Similar to what has been reported with testosterone, there are over 200 symptoms related to thyroid deficiency. These include, but are not limited to, cold hands and feet, thinning hair, weight gain, increase body fat, decreased energy, loss of cognition, depression, menstrual irregularities, and a compromised gut motility (Harrison’s Principles of Internal Medicine, 20th edition). The long-term benefits of thyroid optimization have been reported to include an improvement in cardiovascular disease, brain function, weight loss, and improved lipid profile (Barnes, 1976).
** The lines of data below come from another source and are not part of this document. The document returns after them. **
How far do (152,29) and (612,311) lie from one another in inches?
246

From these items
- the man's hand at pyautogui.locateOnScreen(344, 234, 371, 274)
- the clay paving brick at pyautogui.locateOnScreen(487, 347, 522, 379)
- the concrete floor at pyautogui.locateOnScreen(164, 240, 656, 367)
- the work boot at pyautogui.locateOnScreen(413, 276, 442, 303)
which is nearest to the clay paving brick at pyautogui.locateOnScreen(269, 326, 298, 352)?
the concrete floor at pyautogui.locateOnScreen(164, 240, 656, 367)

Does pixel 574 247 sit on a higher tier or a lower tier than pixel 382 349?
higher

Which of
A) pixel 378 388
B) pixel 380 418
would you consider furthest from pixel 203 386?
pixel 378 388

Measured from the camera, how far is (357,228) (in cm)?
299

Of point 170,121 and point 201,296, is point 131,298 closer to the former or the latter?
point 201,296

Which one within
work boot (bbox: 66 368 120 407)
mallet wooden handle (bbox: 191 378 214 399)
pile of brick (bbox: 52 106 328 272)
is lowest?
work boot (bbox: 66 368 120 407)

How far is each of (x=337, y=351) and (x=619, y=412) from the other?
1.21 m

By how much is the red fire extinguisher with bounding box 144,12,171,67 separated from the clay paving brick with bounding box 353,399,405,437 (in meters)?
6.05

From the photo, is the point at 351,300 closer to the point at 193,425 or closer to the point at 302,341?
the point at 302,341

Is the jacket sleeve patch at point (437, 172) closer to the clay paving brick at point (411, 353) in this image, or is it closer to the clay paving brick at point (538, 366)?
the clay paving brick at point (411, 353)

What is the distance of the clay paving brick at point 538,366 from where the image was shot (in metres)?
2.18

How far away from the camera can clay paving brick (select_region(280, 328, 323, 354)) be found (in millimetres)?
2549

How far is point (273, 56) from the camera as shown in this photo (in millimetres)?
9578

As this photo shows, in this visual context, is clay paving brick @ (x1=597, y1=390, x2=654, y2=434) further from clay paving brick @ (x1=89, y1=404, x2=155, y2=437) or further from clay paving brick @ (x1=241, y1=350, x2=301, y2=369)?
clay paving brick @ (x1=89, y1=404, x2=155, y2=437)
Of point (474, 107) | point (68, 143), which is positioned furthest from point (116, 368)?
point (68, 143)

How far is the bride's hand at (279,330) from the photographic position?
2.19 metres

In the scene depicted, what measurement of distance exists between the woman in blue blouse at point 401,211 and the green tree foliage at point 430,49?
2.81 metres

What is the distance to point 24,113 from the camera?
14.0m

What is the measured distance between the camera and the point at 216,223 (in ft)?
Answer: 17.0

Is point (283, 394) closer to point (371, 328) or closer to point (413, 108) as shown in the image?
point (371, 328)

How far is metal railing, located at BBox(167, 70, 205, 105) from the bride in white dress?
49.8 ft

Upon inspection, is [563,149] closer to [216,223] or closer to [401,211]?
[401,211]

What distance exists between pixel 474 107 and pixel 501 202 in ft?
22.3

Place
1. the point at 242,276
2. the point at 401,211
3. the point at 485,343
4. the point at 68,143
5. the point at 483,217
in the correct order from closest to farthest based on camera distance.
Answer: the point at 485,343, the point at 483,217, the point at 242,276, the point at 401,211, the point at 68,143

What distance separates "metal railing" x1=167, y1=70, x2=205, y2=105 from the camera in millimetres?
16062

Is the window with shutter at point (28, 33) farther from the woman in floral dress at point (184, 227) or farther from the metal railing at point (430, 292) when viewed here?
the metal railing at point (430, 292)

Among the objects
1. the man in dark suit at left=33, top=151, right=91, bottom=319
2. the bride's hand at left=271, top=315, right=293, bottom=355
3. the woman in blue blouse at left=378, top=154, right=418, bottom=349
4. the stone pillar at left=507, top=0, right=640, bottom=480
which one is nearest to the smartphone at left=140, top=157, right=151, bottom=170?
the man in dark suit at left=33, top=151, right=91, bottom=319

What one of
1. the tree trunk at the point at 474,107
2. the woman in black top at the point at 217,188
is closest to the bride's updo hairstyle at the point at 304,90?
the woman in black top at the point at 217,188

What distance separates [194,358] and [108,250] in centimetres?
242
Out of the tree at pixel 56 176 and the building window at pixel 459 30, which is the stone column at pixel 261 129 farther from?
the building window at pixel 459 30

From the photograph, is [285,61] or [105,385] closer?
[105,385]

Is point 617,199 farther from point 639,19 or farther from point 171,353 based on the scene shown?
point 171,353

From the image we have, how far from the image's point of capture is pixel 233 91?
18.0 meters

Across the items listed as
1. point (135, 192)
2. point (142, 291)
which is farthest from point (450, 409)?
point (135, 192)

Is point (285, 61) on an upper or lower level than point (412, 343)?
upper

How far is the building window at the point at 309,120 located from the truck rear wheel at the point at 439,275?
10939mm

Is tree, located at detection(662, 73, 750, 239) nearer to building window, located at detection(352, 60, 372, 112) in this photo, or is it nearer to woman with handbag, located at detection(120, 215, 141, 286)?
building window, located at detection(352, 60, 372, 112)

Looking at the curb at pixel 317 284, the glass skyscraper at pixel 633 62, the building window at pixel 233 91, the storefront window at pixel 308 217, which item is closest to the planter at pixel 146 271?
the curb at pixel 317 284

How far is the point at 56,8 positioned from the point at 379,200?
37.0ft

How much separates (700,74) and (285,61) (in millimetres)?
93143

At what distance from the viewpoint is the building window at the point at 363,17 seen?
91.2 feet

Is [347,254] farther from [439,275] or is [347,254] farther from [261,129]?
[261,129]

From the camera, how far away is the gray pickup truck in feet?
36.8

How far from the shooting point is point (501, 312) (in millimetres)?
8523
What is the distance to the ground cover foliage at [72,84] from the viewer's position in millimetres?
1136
Optimization of T3 in obese patients, with normal thyroid labs, results in a statistically significant reduction in CV risk factors including lipid levels and insulin sensitization (Krotkiewski, 2000).
Thyroid deficiency is unfortunately often attributed to a decrease in hormone production by the thyroid gland. While this is one cause, two other significant causes should be considered. Thyroid deficiency can also be caused by decreased conversion of T4 to T3 as well as resistance at the receptor site causing low thyroid symptoms despite “normal” blood levels. These causes are similar to what is seen with testosterone deficiency and insulin resistance. (Larsen, 1982; Maia, 1995; Ortiga-Cavalho, 2014; Persani, 2012). Low T3 concentrations at the cellular level is a significant contributor to the symptoms of hypothyroidism. It is not the TSH nor the T4 levels that are erroneously purported. (Escobar-Morreale, 1995).
Understanding that symptoms that do not necessarily correlate with laboratory levels of TSH is critical as the American Thyroid Association and AACE Guidelines in 2012 indicate no treatment is needed with a normal TSH level despite symptoms being present. Unfortunately, these guidelines result in the persistence of symptoms due to undertreated hypothyroidism and the utilization of other types of drug therapy to treat weight gain, cognitive decline, and other low thyroid symptoms that result in poor quality of life for our patients.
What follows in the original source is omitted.